Il video che certifica la circostanza, accaduta nella notte tra venerdì e sabato in via Abbrescia, è stato pubblicato su Facebook nel gruppo ‘Comitato Salvaguardia Zona Umbertina’ innescando decine di commenti. “Dov’era il sindaco della notte? – chiedono i residenti – A dormire? Perché sicuramente, non vivendo in questo quadrilatero, il suo sonno è garantito. Una vergogna lunga 10 anni”.
Il tema – effettivamente non nuovo, soprattutto nella zona di via Abbrescia – è stato rilanciato sui social anche dalla ex consigliera comunale Irma Melini. “Risse violente, chiasso, lerciume: questo è il ‘salotto buono’ di Bari – scrive -. Allora facciamo così: sindaco della notte, invece di fare un’altra sfilata, adotta dei provvedimenti urgenti e con efficacia immediata. Oppure aspettiamo che ci scappi il morto?”
Sollecitazioni a cui il sindaco della notte, Lorenzo Leonetti, ha risposto. Questa mattina, sempre attraverso i social, con un post. “Così non va bene! – scrive in maiuscolo, condividendo il video diventato di fatto virale -. Questo è quanto accaduto alle due del mattino in via Abbrescia, ad angolo con largo Adua. Quanto ripreso in via Abbrescia, un film già visto in passato, ha dell’inverosimile”.

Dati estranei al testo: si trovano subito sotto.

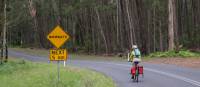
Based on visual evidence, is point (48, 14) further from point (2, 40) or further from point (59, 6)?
point (2, 40)

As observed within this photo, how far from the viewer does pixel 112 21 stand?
64.9 metres

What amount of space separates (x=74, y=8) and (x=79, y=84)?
134 feet

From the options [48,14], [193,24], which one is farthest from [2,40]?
[48,14]

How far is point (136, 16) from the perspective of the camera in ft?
164

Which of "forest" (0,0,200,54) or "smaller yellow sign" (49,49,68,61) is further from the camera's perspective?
"forest" (0,0,200,54)

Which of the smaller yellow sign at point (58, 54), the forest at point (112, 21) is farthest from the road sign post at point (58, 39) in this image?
the forest at point (112, 21)

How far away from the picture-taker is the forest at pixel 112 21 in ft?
166

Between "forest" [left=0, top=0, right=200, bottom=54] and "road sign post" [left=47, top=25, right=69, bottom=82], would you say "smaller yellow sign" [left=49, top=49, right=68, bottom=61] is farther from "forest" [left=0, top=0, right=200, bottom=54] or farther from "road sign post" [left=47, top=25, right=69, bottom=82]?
"forest" [left=0, top=0, right=200, bottom=54]

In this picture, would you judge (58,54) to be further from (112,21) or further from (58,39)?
(112,21)

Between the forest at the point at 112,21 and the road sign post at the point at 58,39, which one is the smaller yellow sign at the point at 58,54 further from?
the forest at the point at 112,21

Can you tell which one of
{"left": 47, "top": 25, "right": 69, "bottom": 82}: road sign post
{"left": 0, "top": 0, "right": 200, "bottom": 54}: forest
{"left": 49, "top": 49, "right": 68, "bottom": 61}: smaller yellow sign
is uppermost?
{"left": 0, "top": 0, "right": 200, "bottom": 54}: forest

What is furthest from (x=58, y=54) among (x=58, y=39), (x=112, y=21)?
(x=112, y=21)

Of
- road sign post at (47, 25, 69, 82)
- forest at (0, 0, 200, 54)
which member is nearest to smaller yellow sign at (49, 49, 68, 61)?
road sign post at (47, 25, 69, 82)

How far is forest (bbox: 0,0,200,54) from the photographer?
50531mm
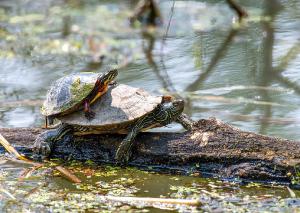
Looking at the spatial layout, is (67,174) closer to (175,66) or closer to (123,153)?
(123,153)

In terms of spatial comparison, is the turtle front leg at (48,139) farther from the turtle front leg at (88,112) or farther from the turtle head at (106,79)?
the turtle head at (106,79)

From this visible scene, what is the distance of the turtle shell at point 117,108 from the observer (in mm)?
4754

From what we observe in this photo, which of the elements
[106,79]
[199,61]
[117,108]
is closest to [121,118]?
[117,108]

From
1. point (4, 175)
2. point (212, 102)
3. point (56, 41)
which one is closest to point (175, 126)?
point (212, 102)

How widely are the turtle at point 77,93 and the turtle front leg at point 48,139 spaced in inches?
4.8

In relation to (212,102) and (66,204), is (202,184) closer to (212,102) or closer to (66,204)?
(66,204)

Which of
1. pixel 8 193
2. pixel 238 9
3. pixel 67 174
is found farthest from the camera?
pixel 238 9

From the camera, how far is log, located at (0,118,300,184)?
175 inches

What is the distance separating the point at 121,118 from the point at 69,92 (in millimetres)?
465

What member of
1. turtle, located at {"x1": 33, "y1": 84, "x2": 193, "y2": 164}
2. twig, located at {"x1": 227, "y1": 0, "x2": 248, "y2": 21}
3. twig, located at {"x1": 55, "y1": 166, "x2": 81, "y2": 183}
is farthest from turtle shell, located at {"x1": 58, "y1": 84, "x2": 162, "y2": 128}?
twig, located at {"x1": 227, "y1": 0, "x2": 248, "y2": 21}

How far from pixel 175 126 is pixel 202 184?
6.14 feet

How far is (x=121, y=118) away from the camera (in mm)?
4750

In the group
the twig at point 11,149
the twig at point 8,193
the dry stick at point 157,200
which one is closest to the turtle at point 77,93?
the twig at point 11,149

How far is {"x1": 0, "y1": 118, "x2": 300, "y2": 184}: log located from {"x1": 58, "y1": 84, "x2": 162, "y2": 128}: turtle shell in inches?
7.3
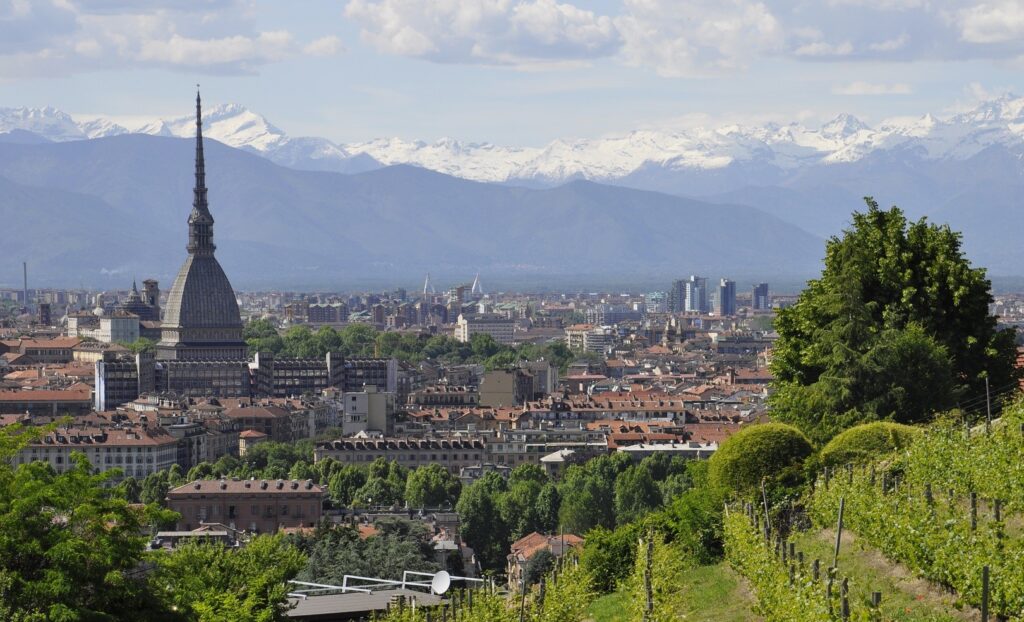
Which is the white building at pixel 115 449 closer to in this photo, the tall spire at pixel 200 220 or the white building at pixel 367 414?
the white building at pixel 367 414

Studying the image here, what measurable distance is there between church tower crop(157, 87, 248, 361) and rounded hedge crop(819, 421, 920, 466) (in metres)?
140

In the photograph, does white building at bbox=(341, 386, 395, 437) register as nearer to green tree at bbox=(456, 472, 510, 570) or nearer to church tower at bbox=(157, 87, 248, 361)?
green tree at bbox=(456, 472, 510, 570)

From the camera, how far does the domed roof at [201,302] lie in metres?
174

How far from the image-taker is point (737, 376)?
15525 cm

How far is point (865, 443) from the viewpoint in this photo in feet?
100

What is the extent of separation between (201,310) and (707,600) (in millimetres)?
152326

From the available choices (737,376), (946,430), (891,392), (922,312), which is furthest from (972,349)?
(737,376)

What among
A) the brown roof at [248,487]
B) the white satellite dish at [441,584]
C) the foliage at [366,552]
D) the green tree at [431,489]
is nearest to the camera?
the white satellite dish at [441,584]

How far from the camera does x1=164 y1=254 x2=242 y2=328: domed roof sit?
174 m

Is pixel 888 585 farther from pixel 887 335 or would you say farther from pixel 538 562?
pixel 538 562

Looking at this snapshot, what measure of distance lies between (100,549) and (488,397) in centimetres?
10966

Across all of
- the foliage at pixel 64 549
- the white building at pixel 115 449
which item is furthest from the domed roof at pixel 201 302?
the foliage at pixel 64 549

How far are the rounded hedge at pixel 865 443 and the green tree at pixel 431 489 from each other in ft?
158

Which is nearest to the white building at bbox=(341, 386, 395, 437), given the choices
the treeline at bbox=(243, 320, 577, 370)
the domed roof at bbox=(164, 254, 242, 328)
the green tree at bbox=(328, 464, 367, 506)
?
the green tree at bbox=(328, 464, 367, 506)
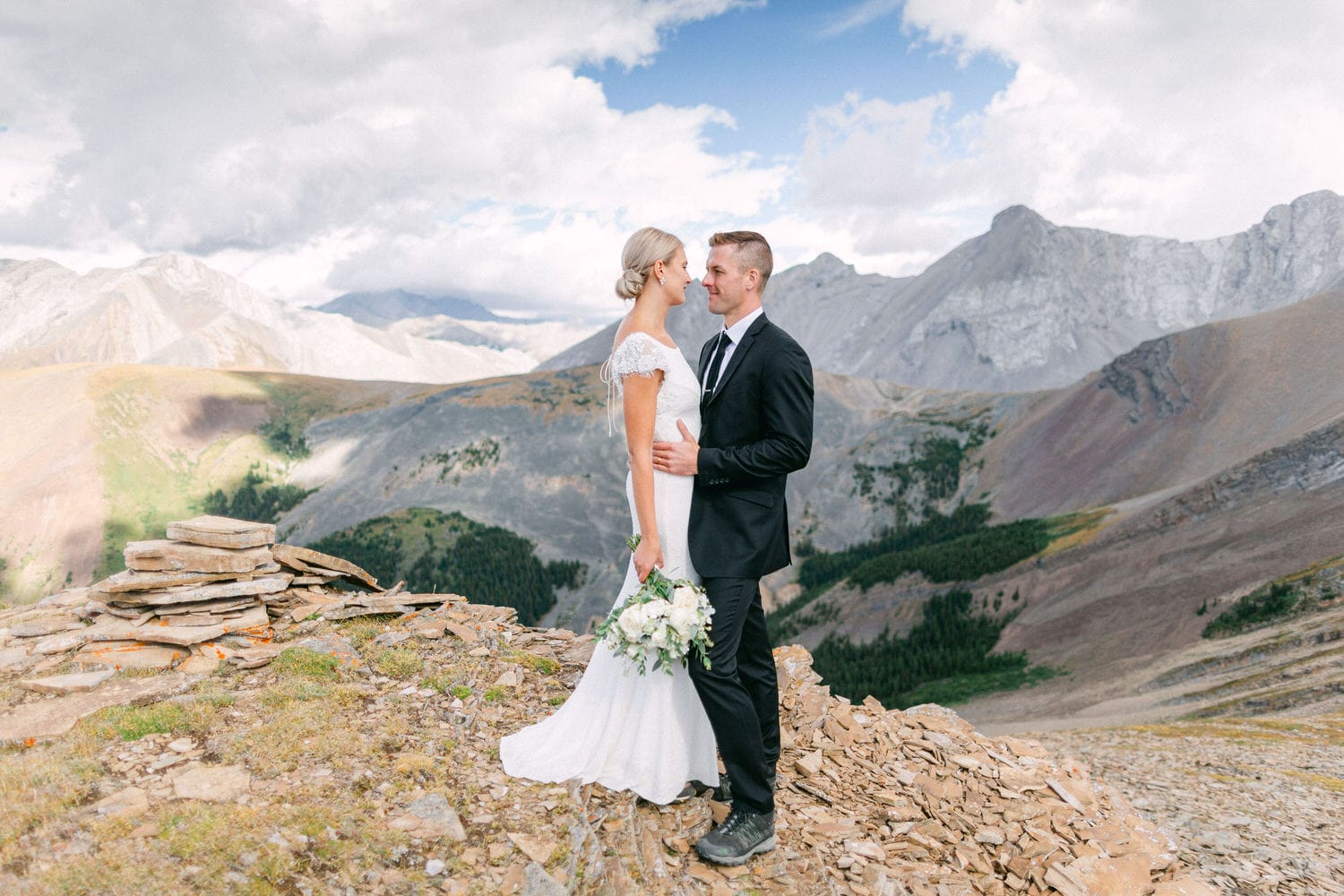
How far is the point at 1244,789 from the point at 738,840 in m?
15.5

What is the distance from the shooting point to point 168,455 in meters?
166

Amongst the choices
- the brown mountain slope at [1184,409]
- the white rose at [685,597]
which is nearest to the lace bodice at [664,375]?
the white rose at [685,597]

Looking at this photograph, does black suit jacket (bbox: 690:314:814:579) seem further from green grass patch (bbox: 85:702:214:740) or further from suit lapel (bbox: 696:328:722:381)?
green grass patch (bbox: 85:702:214:740)

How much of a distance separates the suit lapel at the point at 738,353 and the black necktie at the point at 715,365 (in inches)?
4.3

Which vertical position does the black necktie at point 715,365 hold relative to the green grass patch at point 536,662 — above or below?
above

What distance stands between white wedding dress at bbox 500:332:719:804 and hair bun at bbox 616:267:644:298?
38cm

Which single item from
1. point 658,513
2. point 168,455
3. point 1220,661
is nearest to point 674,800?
point 658,513

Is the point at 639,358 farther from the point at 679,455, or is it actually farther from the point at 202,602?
the point at 202,602

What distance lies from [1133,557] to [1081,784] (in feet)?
207

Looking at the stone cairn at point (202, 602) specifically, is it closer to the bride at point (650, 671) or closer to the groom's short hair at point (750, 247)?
the bride at point (650, 671)

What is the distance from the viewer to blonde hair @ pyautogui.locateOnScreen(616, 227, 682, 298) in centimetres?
572

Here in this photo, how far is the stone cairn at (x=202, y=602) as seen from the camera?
8797 mm

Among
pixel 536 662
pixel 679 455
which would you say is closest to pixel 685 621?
pixel 679 455

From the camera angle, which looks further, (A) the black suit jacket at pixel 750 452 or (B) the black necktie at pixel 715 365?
(B) the black necktie at pixel 715 365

“La musica ad alto volume diffusa da un locale, con tantissimi clienti in strada tra schiamazzi e rumori fino all’alba – aggiunge Leonetti -, oltre a creare un grosso disagio ai residenti della zona compromette quel percorso di mediazione, già complicato di suo, che stiamo cercando di costruire per rendere questa parte dell’Umbertino un luogo piacevole e vivibile”. Quindi l’invito rivolto ai commercianti al rispetto delle regole e la chiosa finale: “Questo modo di vivere le piazze – scrive – non va bene”.
Dopo qualche ora, poi, il sindaco della notte corregge il tiro. Il fatto resta quello, ovviamente, ma il dito non è più puntato contro il locale a cui faceva riferimento prima, evidentemente scagionato anche dall’autore del video. “Per correttezza d’informazione – sottolinea per vie brevi – voglio aggiornare tutti che l’evento è stato innescato da incivili con la loro cassa personale e non da esercizi commerciali. A comunicarlo è stato lo stesso autore del video sotto il mio post”.
E tra i commenti al post c’è anche quello del proprietario di uno dei locali della via. “In questo caso la musica non viene diffusa dal locale, ma da incivili che invadono la strada con casse e subwoofer – sottolinea pure lui -. Nonostante le numerose segnalazioni, l’intervento della polizia è stato inutile, perché al loro arrivo il volume della musica viene abbassato. È importante precisare che il locale ripreso nel video aveva spento la musica due ore prima, come previsto dal regolamento”.
Infine, una proposta. “La soluzione sarebbe mandare agenti in borghese che possano verbalizzare il tutto e fermare questa inciviltà – conclude lo stesso proprietario del locale -. Basta coglierli in flagranza con la musica a tutto volume per poter sequestrare la strumentazione e multare i colpevoli”. Il sentimento dei residenti, intanto, è un mix di rabbia e rassegnazione: “La situazione è la stessa da anni – dicono ai microfoni di Telebari -. Tra musica, karaoke e risse. C’è un evidente problema di ordine pubblico, ma nessuno fa nulla”.